Salonen's hard-edged and brightly lit reading of the Berg turned the fantasmogorical scoring into something of a glare in the unforgiving immediacy of the Festival Hall. I think there is a great deal more to deal with here than complex texture and what I missed from Salonen's rather forensic reading was a wistful sense of the ephemeral - of evocative and much-loved Viennisms like the waltz fleetingly recalled in fading light.
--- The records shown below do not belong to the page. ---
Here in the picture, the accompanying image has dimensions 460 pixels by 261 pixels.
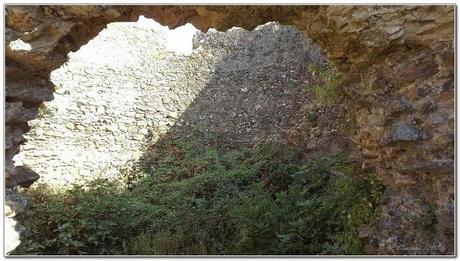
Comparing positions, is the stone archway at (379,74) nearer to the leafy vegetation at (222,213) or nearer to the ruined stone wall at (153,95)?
the leafy vegetation at (222,213)

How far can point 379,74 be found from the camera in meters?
5.16

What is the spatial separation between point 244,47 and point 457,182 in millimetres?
9940

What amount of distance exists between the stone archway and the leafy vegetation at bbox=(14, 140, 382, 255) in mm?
694

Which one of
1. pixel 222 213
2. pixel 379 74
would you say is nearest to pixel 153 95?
pixel 222 213

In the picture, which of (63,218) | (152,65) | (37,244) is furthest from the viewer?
(152,65)

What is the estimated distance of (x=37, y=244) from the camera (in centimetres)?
660

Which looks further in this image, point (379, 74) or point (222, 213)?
point (222, 213)

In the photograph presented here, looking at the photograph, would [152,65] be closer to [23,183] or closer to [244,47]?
[244,47]

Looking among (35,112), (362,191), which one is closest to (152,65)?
(35,112)

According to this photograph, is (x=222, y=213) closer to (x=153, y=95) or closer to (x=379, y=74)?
(x=379, y=74)

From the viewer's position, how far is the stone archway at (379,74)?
15.0 feet

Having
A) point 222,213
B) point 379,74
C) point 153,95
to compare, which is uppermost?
point 153,95

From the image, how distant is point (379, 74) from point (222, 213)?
3.81 m

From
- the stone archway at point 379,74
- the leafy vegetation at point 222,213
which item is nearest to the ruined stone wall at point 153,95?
the leafy vegetation at point 222,213
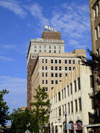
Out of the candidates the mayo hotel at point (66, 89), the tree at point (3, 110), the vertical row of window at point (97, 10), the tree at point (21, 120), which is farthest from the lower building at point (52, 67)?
the vertical row of window at point (97, 10)

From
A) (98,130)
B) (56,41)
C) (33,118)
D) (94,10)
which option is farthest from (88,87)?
(56,41)

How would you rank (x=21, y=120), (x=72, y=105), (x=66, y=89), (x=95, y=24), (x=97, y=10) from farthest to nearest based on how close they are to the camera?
(x=21, y=120), (x=66, y=89), (x=72, y=105), (x=97, y=10), (x=95, y=24)

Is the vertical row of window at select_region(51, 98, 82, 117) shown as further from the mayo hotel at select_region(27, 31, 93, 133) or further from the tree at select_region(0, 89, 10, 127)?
the tree at select_region(0, 89, 10, 127)

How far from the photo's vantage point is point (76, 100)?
1772 inches

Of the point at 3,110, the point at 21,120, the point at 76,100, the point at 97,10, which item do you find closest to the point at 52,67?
the point at 21,120

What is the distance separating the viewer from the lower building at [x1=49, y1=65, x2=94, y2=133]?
4056 cm

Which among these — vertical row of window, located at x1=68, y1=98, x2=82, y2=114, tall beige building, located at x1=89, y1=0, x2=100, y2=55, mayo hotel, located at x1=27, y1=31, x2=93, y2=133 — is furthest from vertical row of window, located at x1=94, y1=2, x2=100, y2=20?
vertical row of window, located at x1=68, y1=98, x2=82, y2=114

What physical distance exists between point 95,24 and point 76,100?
51.3 ft

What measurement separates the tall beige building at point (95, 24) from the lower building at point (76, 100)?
20.5 ft

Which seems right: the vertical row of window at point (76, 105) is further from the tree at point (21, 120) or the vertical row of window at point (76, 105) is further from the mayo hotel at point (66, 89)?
the tree at point (21, 120)

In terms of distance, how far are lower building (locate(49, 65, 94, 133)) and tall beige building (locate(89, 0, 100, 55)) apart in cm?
623

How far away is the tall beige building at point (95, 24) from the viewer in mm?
36787

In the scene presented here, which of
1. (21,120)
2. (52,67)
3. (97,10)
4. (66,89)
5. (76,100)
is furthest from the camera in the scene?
(52,67)

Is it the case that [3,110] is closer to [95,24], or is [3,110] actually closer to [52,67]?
[95,24]
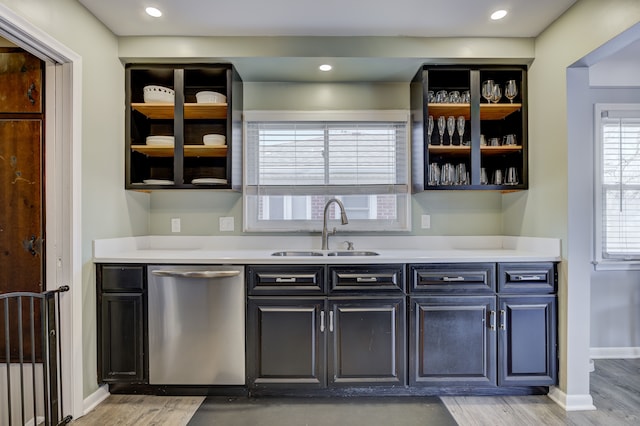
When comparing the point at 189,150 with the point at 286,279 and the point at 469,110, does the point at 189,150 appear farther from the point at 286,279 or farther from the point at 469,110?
the point at 469,110

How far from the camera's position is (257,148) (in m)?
2.95

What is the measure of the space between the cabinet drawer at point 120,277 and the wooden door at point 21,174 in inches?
12.5

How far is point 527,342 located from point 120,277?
2.66 metres

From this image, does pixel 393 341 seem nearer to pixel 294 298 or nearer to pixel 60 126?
pixel 294 298

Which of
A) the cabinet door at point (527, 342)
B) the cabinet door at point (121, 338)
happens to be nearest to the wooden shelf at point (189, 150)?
the cabinet door at point (121, 338)

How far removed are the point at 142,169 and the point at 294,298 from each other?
1627 mm

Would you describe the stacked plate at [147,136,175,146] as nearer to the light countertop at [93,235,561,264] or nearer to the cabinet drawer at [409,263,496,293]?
the light countertop at [93,235,561,264]

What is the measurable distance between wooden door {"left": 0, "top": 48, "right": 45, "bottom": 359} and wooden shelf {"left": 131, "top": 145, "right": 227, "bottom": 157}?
24.5 inches

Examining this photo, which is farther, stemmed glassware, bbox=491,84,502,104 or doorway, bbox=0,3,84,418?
stemmed glassware, bbox=491,84,502,104

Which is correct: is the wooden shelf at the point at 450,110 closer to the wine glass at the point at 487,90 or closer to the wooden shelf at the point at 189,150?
the wine glass at the point at 487,90

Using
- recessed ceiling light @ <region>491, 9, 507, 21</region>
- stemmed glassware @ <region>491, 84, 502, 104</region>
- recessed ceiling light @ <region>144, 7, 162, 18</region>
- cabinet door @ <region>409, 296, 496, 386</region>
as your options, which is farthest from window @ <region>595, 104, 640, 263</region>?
recessed ceiling light @ <region>144, 7, 162, 18</region>

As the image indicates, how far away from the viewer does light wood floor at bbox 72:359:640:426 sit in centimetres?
204

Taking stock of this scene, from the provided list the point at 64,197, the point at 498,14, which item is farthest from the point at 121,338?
the point at 498,14

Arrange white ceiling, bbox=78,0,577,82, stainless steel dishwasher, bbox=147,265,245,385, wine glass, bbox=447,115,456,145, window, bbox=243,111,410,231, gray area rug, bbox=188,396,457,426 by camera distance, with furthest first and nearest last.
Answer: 1. window, bbox=243,111,410,231
2. wine glass, bbox=447,115,456,145
3. stainless steel dishwasher, bbox=147,265,245,385
4. white ceiling, bbox=78,0,577,82
5. gray area rug, bbox=188,396,457,426
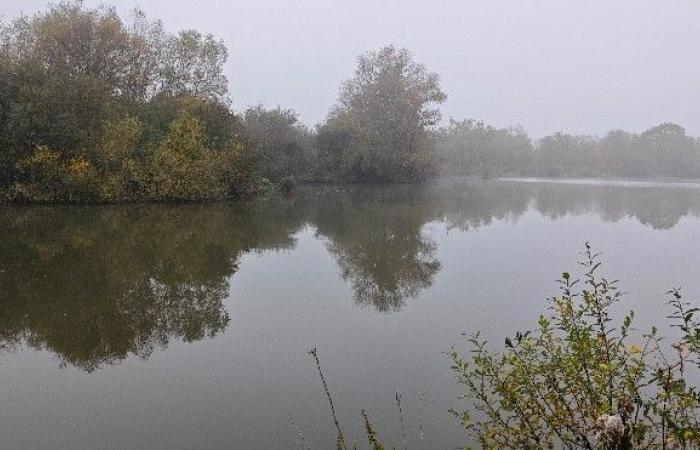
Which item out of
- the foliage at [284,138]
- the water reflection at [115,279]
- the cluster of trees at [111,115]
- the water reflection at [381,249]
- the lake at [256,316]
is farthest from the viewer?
the foliage at [284,138]

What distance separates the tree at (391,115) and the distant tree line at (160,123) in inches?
4.9

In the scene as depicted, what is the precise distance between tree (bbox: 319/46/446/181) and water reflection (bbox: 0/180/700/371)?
25261 millimetres

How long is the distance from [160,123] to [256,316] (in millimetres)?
27229

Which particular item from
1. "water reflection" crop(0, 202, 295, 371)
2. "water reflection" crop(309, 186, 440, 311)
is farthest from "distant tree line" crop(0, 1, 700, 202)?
"water reflection" crop(309, 186, 440, 311)

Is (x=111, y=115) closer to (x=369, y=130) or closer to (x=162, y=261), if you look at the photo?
(x=162, y=261)

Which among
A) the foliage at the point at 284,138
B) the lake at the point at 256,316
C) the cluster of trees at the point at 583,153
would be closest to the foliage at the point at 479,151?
the cluster of trees at the point at 583,153

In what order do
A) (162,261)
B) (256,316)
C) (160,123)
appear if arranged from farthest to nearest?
(160,123)
(162,261)
(256,316)

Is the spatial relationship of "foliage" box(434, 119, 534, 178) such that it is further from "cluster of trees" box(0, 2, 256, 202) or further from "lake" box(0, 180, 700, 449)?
"lake" box(0, 180, 700, 449)

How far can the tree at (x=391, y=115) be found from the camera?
2088 inches

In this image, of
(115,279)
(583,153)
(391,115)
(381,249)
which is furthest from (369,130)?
(583,153)

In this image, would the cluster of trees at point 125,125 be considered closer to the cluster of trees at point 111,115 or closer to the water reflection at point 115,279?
the cluster of trees at point 111,115

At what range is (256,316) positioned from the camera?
912 cm

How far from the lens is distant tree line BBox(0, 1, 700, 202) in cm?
2612

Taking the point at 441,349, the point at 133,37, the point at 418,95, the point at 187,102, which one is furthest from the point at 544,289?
the point at 418,95
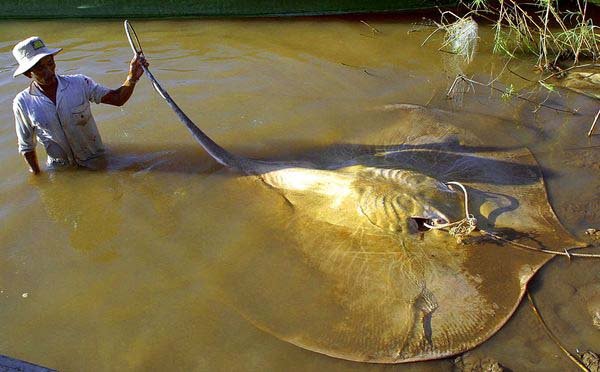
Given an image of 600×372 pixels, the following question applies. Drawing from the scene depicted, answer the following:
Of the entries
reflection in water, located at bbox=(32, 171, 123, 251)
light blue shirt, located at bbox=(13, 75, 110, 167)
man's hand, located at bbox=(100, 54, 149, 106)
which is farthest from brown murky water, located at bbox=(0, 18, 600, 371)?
man's hand, located at bbox=(100, 54, 149, 106)

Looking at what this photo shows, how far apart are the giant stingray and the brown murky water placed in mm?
112

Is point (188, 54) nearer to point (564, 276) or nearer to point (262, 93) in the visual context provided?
point (262, 93)

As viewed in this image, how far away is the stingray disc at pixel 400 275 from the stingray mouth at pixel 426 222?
0.20 feet

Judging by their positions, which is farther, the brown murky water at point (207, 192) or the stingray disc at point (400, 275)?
the brown murky water at point (207, 192)

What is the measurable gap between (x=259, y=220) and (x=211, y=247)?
421 millimetres

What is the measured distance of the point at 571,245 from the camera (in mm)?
3246

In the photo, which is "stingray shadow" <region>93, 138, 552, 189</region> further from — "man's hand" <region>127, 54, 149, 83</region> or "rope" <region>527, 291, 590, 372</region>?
"rope" <region>527, 291, 590, 372</region>

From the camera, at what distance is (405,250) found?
127 inches

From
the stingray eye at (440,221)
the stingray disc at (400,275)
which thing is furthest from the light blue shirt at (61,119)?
the stingray eye at (440,221)

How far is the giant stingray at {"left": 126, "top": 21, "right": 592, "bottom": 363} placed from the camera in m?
2.78

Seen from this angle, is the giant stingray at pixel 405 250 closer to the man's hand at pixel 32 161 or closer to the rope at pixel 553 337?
the rope at pixel 553 337

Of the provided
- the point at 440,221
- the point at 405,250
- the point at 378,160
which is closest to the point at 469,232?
the point at 440,221

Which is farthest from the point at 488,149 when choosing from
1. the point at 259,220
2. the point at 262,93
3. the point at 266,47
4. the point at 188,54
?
the point at 188,54

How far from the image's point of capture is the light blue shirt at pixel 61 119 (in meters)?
3.84
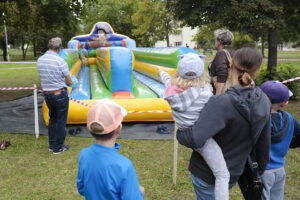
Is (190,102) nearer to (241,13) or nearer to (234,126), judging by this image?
(234,126)

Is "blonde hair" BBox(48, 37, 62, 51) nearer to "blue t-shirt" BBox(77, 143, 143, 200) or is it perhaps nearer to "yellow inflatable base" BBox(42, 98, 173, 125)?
"yellow inflatable base" BBox(42, 98, 173, 125)

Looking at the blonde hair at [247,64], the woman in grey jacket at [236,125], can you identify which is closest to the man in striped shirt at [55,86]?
the woman in grey jacket at [236,125]

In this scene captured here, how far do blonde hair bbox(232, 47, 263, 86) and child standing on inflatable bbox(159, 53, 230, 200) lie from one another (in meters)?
0.22

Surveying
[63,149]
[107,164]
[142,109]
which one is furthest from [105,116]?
[142,109]

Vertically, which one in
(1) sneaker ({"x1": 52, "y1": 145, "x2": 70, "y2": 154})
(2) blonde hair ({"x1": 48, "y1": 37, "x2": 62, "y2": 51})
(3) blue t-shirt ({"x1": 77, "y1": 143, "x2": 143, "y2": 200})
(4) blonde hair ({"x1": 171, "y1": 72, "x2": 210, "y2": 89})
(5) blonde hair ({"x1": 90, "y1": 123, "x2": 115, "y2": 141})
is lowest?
(1) sneaker ({"x1": 52, "y1": 145, "x2": 70, "y2": 154})

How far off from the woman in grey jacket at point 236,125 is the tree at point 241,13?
6561mm

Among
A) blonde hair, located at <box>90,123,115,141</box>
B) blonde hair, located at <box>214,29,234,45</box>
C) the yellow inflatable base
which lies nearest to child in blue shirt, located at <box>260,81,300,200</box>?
blonde hair, located at <box>90,123,115,141</box>

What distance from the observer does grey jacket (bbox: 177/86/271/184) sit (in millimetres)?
1777

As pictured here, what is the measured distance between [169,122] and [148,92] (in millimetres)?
1053

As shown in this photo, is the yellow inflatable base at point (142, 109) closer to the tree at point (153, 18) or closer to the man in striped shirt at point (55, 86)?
the man in striped shirt at point (55, 86)

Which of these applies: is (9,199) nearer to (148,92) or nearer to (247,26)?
(148,92)

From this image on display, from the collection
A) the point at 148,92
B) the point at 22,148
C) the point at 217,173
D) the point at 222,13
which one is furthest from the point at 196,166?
the point at 222,13

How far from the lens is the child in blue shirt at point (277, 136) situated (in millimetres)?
2109

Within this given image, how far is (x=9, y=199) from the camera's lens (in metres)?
3.47
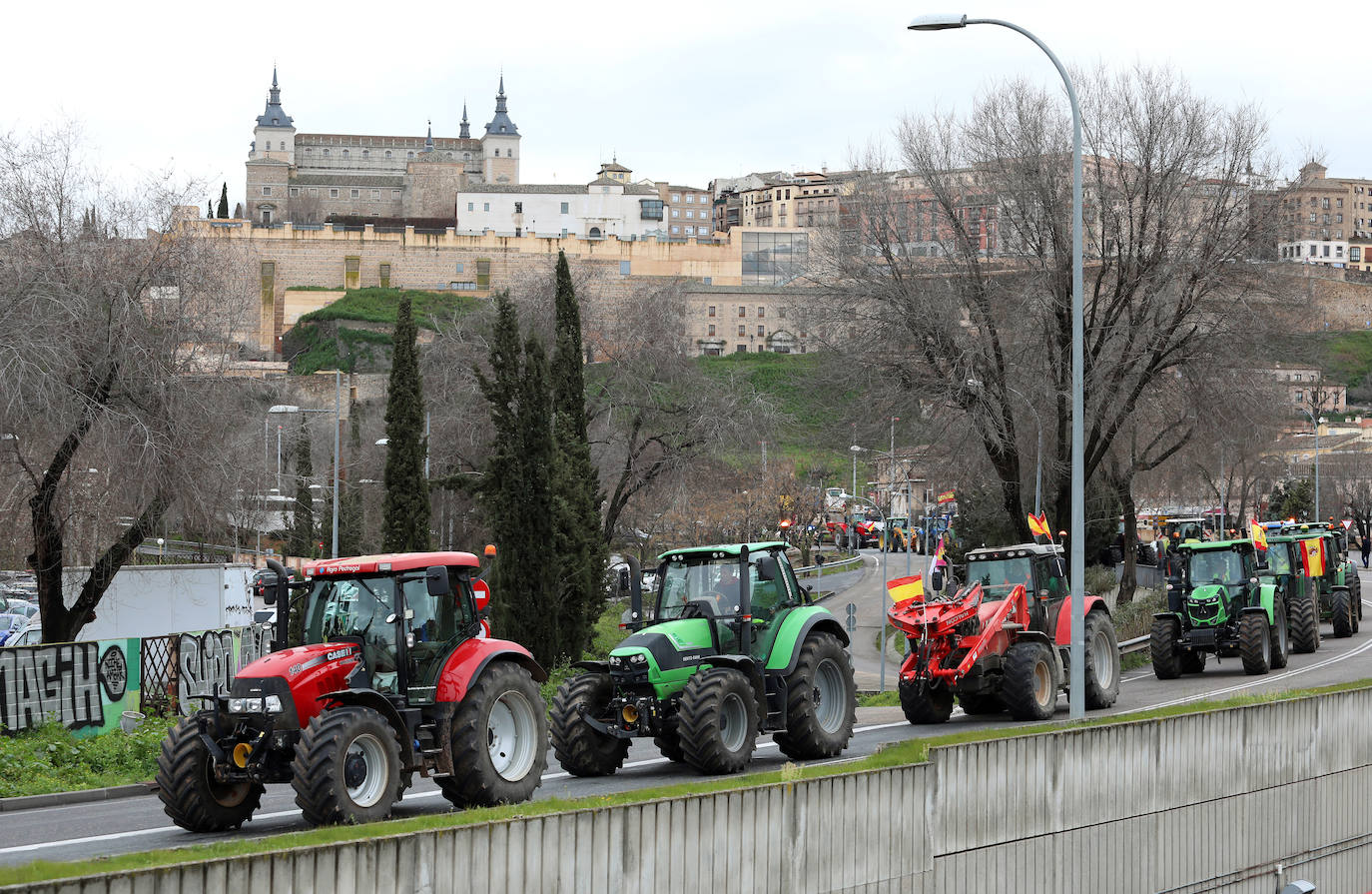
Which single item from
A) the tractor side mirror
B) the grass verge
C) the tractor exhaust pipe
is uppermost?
the tractor side mirror

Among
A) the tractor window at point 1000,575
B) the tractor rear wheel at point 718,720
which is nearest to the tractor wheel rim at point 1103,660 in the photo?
the tractor window at point 1000,575

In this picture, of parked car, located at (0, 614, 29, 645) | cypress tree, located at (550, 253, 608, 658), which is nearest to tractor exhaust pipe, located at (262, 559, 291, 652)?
cypress tree, located at (550, 253, 608, 658)

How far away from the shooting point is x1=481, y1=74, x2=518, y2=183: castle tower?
595 ft

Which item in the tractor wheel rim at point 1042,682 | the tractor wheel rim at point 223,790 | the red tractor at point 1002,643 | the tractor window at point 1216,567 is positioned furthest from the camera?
the tractor window at point 1216,567

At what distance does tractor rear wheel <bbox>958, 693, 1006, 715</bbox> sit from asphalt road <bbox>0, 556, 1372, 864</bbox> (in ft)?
0.75

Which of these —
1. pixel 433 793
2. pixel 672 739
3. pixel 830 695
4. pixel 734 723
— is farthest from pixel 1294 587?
pixel 433 793

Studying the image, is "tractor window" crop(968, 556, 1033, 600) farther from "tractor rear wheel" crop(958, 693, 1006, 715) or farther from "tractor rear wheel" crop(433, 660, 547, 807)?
"tractor rear wheel" crop(433, 660, 547, 807)

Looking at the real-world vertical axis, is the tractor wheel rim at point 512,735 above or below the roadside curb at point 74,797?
above

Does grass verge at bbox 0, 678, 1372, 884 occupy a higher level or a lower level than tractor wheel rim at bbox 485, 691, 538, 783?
higher

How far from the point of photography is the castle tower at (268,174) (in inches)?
6865

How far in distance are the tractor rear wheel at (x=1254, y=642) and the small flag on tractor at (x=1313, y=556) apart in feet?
23.2

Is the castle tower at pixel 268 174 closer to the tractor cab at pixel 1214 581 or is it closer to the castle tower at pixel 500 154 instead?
the castle tower at pixel 500 154

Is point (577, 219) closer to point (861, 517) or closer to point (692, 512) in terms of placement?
point (861, 517)

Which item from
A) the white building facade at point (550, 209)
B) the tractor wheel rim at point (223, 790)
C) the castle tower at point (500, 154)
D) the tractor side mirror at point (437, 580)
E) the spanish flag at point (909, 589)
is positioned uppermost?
the castle tower at point (500, 154)
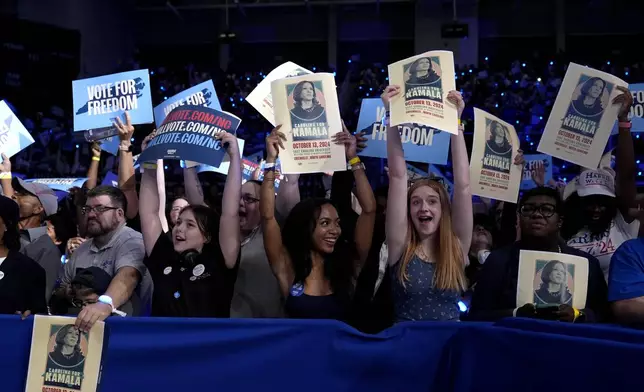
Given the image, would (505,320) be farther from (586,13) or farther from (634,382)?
(586,13)

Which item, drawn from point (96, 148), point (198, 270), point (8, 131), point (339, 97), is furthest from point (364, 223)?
point (339, 97)

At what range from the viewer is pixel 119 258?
333 centimetres

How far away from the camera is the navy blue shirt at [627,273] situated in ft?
8.76

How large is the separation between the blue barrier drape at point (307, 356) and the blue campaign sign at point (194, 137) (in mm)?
1104

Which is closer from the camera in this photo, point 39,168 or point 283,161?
point 283,161

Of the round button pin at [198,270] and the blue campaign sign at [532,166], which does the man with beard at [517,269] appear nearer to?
the round button pin at [198,270]

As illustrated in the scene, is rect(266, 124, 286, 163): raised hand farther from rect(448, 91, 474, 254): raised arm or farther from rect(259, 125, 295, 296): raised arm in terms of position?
rect(448, 91, 474, 254): raised arm

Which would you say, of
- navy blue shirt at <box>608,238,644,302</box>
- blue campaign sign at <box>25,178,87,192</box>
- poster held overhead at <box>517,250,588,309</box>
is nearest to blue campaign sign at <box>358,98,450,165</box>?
navy blue shirt at <box>608,238,644,302</box>

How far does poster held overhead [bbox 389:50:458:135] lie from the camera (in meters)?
3.19

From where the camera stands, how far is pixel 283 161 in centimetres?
340

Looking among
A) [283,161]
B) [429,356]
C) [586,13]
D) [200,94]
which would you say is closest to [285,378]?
[429,356]

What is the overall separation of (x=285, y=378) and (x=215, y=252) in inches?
39.2

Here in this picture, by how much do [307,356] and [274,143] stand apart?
1.25m

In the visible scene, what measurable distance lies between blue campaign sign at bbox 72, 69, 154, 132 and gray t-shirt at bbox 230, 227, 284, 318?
4.43ft
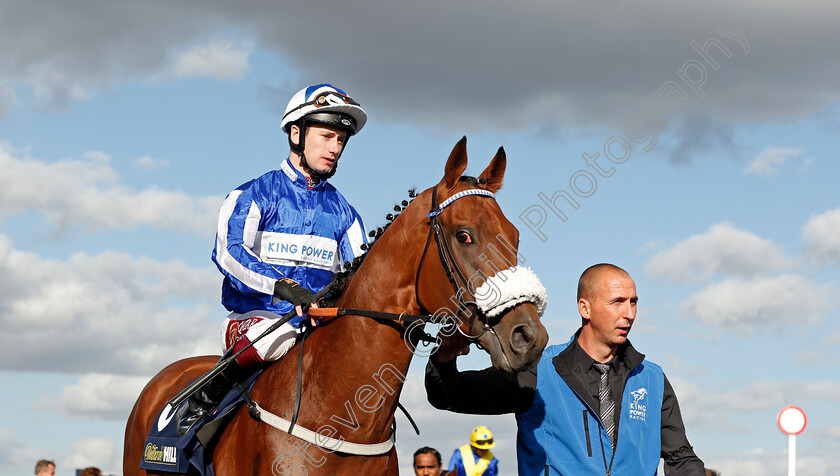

There was a similar feeling of disengagement from the more personal aspects of Mahler's 7th Symphony. Salonen and the Philharmonia Orchestra faired well in the prehistoric processional of the first movement offsetting it vigorously with the vaulting horns of the second idea which sounds more and more like something John Williams might have written for Indiana Jones. But the central departure to arcadia was decidedly frigid, and you had to wonder if Salonen wasn't taking Mahler's self-confessed abstraction in this symphony a little too far. His altogether different kind of night music - a lot not a little in this instance - was coolly objective with the guitar and mandolin flecked serenade sounding unloved and unloving.
The grisly scherzo was more Salonen's bag, its grunts and thwacks scarily in your face. But I have to say that until we got to the riotous finale, timpani and trumpets flaring impressively, the performance didn’t really come off the page in any meaningful way. And that’s taking into account the curious and unique objectivity of the piece. But the finale, of course, drew cheers with its brash cross-cutting of Viennese dance modes hurtling us to a kind of bovine orgy of rattling cow bells and ecstatically overreached trumpets and horns. Mahler knew how to put on a good show alright - even one as flashy and skin deep as this.